Okuldaki şenliğe bir grup hazırlayalım dedik. Yatış yaptığım bir gün daha. Mesaj gelir gidiyoruz diye. Kalkarsın hevesli hevesli gidersin. Oturursun davulun başına. Her şey güzeldir en başta. Esas kız sahne almamıştır daha. Yardımcı oyuncu söyler parçaları. İyide gider bu zamana kadar. Esas kızımız alışamaz hiçbir parçaya. Back vokal yapıyor sanki. Mikrofon ile arasındaki mesafe 15-20 santim. Back vokal az kaldı yanında. Yoldan geçen biri gibi adeta. Çalışmaya boyunca geri planda kalır. Gitardaki yardımcı kadın oyuncu atar yapar esas kıza. Yediremez esas kız. Oturur taburesine, çekilir köşesine. O saatten sonra attığım adımların arasındaki mesafenin eşit olmadığını düşündüm. Yüzümü yıkadıktan sonra sağ kaşımda daha fazla su birikintisinin kaldığını düşündüm. Şarjımın hep %60'ın altında olduğunu düşündüm. Kulaklığımın solundan daha az ses geldiğini düşündüm. Ride zilin crash zilden daha can olduğunu düşündüm. Bagetlerin ucunun neden oval olduğunu düşündüm. Esas kızın dramı...
Rol... Şimdiki isimleri ile KUMA. Geveze ile yeni bir albüm çıkartıyorlar. İlk albümleri 'İnce Derin'. Çok iyi müzik yapıyorlar. Takip etmeme rağmen yeni anladım. Anlayışsızım ne yapabilirim. Yaz günü soğuk içeceği yavaş yavaş yudumlamak gibi bence. Deniz Kaymaraz... Reis baya baya iyi vuruyor. İşte bu adama sormak istiyorum kimden eğitim aldın. Seni bu duruma kim getirdi. Ahh ahh elbet bir gün.
İki gündür yatışlardayım. Bizimle ilgilenen müdür yardımcısı aradı ' yok yazayım mı oğlum ' dedi. Vayy dedim. Çok şaşırdım. Gönlünüz bilir dedim kapadım telefonu. Odasına gittiğim zaman bir şey içer misin diye soran bir adam, telefonla arayıp sorar tabi ki..
Bu ilişkiler bi acayip. Dolar gibi. Bi yükseliyor, bi düşüyor. Beyaz peynir gibi bi yumuşak, bi sert. Kafa kalmadı bende. Her gün ayrı bir sorun çıkıyor. Bu bir oyun. İyi oynarsan kazanacaksın. Aslında hiçbir oyunda kimse kaybetmez ki. Oyundur sonuçta ne kaybedebilirsin..
Geldik bu muhteşem yazının sonuna. Ne kadar kendini beğenmiş bir tavır.

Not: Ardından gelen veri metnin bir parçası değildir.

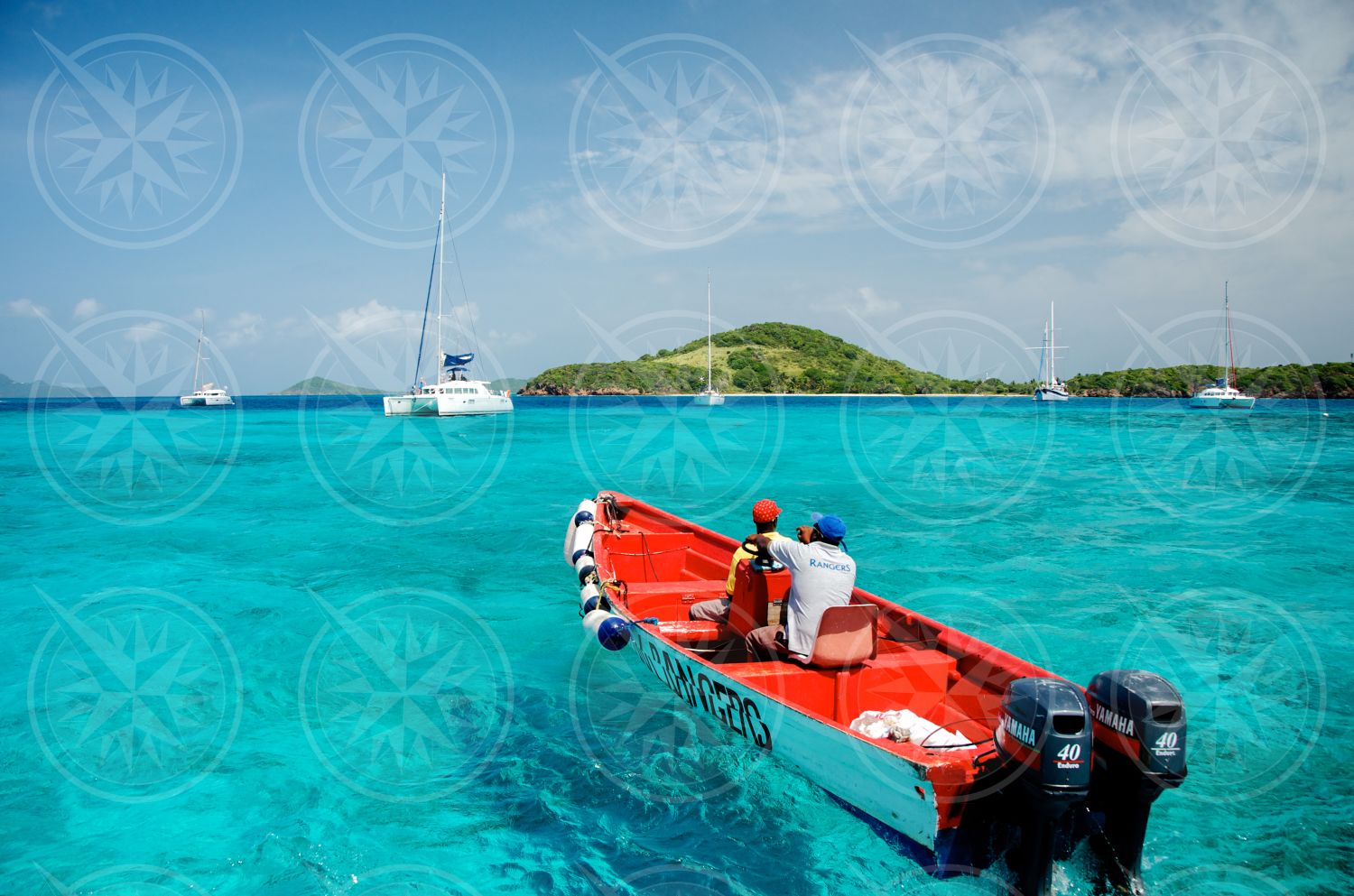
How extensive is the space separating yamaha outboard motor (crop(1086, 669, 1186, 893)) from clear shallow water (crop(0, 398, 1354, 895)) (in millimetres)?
1142

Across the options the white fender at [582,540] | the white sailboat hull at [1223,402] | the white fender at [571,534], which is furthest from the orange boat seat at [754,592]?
the white sailboat hull at [1223,402]

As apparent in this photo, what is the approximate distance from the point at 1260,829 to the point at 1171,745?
3136mm

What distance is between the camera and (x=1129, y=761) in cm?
443

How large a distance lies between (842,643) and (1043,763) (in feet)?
7.19

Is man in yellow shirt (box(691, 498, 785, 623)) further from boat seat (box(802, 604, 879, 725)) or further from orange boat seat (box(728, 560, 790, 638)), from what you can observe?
boat seat (box(802, 604, 879, 725))

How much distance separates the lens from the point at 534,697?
8992 mm

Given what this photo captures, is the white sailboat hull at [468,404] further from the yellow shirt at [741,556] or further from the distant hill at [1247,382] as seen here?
the distant hill at [1247,382]

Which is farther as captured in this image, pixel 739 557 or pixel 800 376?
pixel 800 376

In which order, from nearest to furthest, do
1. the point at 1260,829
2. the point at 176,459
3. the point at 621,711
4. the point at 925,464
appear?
the point at 1260,829 < the point at 621,711 < the point at 925,464 < the point at 176,459

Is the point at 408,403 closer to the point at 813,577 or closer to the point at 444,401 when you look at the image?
the point at 444,401

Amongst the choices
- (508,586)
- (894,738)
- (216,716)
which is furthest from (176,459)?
(894,738)

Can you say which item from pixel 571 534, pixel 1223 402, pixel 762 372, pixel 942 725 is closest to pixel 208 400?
pixel 762 372

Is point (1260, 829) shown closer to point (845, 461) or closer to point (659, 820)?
point (659, 820)

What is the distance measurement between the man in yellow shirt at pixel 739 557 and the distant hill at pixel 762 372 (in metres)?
131
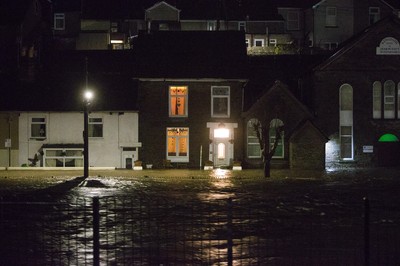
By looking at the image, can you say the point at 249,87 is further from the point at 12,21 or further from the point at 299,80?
the point at 12,21

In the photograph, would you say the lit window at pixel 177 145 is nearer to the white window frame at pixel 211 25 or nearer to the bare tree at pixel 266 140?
the bare tree at pixel 266 140

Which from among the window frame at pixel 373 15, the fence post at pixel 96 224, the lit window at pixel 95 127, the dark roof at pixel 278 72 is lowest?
the fence post at pixel 96 224

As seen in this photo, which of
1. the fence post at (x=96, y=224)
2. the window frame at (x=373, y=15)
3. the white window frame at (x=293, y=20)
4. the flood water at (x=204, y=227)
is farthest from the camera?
the white window frame at (x=293, y=20)

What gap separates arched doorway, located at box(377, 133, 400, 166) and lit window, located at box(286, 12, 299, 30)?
1092 inches

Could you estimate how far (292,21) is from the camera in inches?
2953

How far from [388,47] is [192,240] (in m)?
37.6

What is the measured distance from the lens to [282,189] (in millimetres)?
33188

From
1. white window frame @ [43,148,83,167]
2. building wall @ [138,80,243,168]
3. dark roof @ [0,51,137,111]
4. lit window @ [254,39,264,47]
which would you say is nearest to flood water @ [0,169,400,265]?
white window frame @ [43,148,83,167]

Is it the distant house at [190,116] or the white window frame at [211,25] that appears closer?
the distant house at [190,116]

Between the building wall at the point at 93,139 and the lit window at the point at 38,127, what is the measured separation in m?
0.30

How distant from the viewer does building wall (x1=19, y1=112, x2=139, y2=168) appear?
4934cm

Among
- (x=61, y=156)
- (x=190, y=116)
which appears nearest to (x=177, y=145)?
(x=190, y=116)

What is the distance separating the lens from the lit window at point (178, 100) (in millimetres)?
49906

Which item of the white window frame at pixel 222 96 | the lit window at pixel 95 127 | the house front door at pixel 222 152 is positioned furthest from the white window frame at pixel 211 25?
the lit window at pixel 95 127
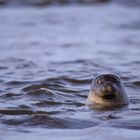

Parmaklarım yazmakla yazmamak arasında kaldı ama şu an okuyorsun. Aralara virgül koymuyor bazı zaman daha akıcı oluyor. Öyle bir hikaye vardı noktalama işaretleriyle ile ilgili. Bir ara onuda paylaşalım. İnsanoğlu en sonunda noktayı kaybediyordu. Neyse...
Bu akşamın kapanışını yukarıda belirttiğim gibi ROL ile yapalım. Deniz Kaymaraz'a sevgiler. Duyar mısın acaba? İnşallah.